書籍出版11冊。軸足はいつも「おうち」
ずらりと並んだ本は、全てパン・料理家 おうちパンマスター代表講師 吉永麻衣子さんの著書。
なんとそのうち4冊は、3人目のお子さんの妊娠中に出版したそう。
3人の男の子の育児真っ最中なのに、次々と新しいレシピを生み出し、
出版し続けられるのは何故?
どのようにして現在の働き方にたどり着いたのか、結婚・出産・子育てと環境が変化するなかでぶれずにいる軸とは?
パンとの出会いから出版裏話までをお聞きしました。
※2019年12月12日大手町で開催した【PowerWomenFes!2020】Specialステージトークのレポートです。
目次
- パンとの出会いは、折り込み広告
- 転機は二人目の出産。教室が続けられない…
- 忙しいママでもこれなら焼ける!おうちパンの誕生。

========

** 課題の概要 **
上の本文を、一字一句変えずに最初から最後まで書き写してもらえますか？ この資料は本文とは関係がありません。

データの行:
========

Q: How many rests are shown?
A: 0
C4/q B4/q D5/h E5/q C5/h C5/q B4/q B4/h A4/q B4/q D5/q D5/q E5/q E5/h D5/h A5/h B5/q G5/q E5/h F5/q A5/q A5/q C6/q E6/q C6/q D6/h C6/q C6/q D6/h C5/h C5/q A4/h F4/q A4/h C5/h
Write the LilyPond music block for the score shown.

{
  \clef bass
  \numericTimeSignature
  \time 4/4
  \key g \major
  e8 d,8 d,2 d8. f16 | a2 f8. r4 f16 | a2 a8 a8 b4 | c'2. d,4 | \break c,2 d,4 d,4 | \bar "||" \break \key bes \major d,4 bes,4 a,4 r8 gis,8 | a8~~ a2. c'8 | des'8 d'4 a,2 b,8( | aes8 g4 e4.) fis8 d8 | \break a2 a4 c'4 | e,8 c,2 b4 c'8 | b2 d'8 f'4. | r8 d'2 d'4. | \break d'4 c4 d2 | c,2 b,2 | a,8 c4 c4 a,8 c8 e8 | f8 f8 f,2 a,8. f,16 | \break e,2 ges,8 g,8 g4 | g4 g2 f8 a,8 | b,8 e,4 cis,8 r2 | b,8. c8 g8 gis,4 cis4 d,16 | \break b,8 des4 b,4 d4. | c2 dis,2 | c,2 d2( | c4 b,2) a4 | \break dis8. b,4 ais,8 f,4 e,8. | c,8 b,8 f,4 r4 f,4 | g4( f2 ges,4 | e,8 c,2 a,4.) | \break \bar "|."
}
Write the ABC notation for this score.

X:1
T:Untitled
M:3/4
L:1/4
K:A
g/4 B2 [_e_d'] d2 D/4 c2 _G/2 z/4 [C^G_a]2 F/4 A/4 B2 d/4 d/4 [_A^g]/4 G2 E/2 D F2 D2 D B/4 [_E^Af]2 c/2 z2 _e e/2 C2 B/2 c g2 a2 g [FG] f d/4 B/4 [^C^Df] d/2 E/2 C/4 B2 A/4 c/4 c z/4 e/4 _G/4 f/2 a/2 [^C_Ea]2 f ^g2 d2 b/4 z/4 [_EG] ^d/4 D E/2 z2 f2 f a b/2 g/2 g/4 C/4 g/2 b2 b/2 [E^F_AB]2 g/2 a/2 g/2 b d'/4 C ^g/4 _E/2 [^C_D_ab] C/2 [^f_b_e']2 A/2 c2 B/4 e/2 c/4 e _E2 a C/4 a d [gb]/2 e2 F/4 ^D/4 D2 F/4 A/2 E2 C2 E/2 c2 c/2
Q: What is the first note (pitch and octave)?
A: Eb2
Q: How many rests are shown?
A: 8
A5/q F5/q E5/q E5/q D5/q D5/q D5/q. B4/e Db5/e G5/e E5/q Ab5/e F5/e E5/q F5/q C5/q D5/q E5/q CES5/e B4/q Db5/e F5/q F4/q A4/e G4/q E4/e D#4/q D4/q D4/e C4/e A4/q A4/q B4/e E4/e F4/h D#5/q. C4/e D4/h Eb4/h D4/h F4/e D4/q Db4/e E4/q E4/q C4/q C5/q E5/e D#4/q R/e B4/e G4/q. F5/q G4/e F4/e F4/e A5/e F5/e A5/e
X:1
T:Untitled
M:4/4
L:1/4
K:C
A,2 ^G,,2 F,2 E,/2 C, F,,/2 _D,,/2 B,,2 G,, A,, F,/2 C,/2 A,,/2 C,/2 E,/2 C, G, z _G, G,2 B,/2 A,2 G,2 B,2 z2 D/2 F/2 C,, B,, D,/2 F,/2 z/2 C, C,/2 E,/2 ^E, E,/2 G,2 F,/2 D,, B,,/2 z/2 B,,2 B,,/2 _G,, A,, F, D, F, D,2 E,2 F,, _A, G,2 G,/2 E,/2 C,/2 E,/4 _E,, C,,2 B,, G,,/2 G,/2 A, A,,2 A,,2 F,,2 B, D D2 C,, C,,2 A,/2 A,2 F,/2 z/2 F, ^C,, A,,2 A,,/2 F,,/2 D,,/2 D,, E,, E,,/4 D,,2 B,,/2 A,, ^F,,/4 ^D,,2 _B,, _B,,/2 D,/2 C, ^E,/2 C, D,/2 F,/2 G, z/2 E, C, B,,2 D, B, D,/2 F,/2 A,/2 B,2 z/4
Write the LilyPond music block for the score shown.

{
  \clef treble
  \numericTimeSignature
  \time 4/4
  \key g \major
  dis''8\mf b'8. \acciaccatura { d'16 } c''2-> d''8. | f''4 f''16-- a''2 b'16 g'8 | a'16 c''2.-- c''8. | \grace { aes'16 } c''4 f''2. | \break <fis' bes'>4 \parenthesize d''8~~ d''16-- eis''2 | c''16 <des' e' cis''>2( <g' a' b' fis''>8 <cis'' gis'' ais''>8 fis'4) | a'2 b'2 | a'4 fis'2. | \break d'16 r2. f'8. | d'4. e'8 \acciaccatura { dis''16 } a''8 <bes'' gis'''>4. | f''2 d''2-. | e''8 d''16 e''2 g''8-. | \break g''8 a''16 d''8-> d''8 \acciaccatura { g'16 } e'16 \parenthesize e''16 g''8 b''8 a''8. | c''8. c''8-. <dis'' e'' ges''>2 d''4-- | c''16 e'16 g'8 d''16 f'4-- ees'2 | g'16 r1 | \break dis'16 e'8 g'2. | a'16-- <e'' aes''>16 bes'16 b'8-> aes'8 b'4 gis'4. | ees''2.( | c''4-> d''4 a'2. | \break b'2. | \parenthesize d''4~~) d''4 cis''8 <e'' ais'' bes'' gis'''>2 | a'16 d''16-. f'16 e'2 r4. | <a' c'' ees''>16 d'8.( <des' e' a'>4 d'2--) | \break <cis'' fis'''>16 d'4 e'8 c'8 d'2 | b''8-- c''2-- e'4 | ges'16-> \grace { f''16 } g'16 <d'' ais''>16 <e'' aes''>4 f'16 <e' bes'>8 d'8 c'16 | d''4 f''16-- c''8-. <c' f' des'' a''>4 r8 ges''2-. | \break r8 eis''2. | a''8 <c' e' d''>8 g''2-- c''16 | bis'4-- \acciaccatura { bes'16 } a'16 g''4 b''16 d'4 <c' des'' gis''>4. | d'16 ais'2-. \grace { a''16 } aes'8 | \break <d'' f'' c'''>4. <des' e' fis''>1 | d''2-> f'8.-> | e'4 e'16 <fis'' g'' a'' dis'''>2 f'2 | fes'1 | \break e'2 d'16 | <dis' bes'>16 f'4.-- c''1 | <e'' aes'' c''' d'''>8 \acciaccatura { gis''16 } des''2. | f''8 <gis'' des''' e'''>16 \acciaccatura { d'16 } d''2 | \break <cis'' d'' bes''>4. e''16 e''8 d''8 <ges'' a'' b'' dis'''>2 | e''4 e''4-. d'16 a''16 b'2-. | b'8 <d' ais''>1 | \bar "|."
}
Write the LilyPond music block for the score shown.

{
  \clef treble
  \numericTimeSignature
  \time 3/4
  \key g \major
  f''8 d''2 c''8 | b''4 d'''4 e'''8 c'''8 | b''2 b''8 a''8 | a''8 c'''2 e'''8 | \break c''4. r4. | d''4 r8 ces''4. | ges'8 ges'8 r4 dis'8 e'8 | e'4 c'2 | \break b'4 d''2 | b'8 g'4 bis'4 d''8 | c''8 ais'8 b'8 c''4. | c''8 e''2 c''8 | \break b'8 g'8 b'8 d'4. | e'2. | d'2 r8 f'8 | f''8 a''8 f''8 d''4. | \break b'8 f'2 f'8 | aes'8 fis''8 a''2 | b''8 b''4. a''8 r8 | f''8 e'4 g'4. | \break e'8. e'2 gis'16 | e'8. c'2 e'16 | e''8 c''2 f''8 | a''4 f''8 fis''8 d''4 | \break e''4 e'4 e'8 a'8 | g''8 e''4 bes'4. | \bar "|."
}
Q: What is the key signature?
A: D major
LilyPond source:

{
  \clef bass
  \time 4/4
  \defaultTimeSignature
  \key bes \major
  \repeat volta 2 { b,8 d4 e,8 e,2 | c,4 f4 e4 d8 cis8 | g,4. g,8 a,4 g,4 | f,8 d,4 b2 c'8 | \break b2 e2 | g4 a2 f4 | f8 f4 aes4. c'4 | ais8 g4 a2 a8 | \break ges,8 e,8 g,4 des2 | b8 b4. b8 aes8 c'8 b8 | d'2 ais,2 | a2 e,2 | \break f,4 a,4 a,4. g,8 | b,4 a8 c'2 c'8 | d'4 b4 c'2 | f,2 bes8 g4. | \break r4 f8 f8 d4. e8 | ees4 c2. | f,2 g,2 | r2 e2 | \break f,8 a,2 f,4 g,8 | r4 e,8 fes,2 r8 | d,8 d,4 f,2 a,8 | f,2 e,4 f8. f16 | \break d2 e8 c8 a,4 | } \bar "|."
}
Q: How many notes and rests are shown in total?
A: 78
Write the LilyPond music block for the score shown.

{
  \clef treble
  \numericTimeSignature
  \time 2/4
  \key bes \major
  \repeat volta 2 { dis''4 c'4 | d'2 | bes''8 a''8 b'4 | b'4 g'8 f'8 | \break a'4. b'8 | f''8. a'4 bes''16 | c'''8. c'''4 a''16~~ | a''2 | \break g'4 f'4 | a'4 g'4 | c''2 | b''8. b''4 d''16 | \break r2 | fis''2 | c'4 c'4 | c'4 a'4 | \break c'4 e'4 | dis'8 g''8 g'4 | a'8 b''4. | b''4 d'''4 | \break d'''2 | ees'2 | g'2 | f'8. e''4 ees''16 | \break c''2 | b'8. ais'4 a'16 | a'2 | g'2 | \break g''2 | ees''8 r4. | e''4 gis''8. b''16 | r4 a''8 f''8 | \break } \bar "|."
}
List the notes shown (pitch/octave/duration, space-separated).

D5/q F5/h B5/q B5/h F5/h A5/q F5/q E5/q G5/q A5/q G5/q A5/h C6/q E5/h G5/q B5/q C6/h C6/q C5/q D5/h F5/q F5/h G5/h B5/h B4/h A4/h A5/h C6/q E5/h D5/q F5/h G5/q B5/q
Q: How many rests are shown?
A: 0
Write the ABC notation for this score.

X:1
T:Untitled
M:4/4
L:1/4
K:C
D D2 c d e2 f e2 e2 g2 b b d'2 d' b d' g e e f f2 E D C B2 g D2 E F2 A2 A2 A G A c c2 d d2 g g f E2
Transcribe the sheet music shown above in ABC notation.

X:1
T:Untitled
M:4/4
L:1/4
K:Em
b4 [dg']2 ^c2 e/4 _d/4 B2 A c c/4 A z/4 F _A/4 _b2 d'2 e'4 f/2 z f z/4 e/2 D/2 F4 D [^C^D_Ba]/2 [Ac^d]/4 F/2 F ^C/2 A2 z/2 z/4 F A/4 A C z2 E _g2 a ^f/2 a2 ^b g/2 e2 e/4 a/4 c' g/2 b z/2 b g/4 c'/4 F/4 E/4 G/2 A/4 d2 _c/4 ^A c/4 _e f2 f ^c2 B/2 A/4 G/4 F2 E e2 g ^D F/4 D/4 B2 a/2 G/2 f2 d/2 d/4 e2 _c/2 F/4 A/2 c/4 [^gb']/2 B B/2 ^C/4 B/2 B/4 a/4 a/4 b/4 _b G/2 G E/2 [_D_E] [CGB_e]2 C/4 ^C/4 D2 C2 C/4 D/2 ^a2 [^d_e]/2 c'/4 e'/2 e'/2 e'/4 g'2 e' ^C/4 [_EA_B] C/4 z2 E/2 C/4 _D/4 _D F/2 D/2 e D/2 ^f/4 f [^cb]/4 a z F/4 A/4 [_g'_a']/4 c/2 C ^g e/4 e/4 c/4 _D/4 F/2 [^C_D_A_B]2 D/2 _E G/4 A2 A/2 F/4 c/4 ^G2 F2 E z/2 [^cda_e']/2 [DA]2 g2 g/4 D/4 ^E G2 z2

========

** この課題の解答 **
書籍出版11冊。軸足はいつも「おうち」
ずらりと並んだ本は、全てパン・料理家 おうちパンマスター代表講師 吉永麻衣子さんの著書。
なんとそのうち4冊は、3人目のお子さんの妊娠中に出版したそう。
3人の男の子の育児真っ最中なのに、次々と新しいレシピを生み出し、
出版し続けられるのは何故?
どのようにして現在の働き方にたどり着いたのか、結婚・出産・子育てと環境が変化するなかでぶれずにいる軸とは?
パンとの出会いから出版裏話までをお聞きしました。
※2019年12月12日大手町で開催した【PowerWomenFes!2020】Specialステージトークのレポートです。
目次
- パンとの出会いは、折り込み広告
- 転機は二人目の出産。教室が続けられない…
- 忙しいママでもこれなら焼ける!おうちパンの誕生。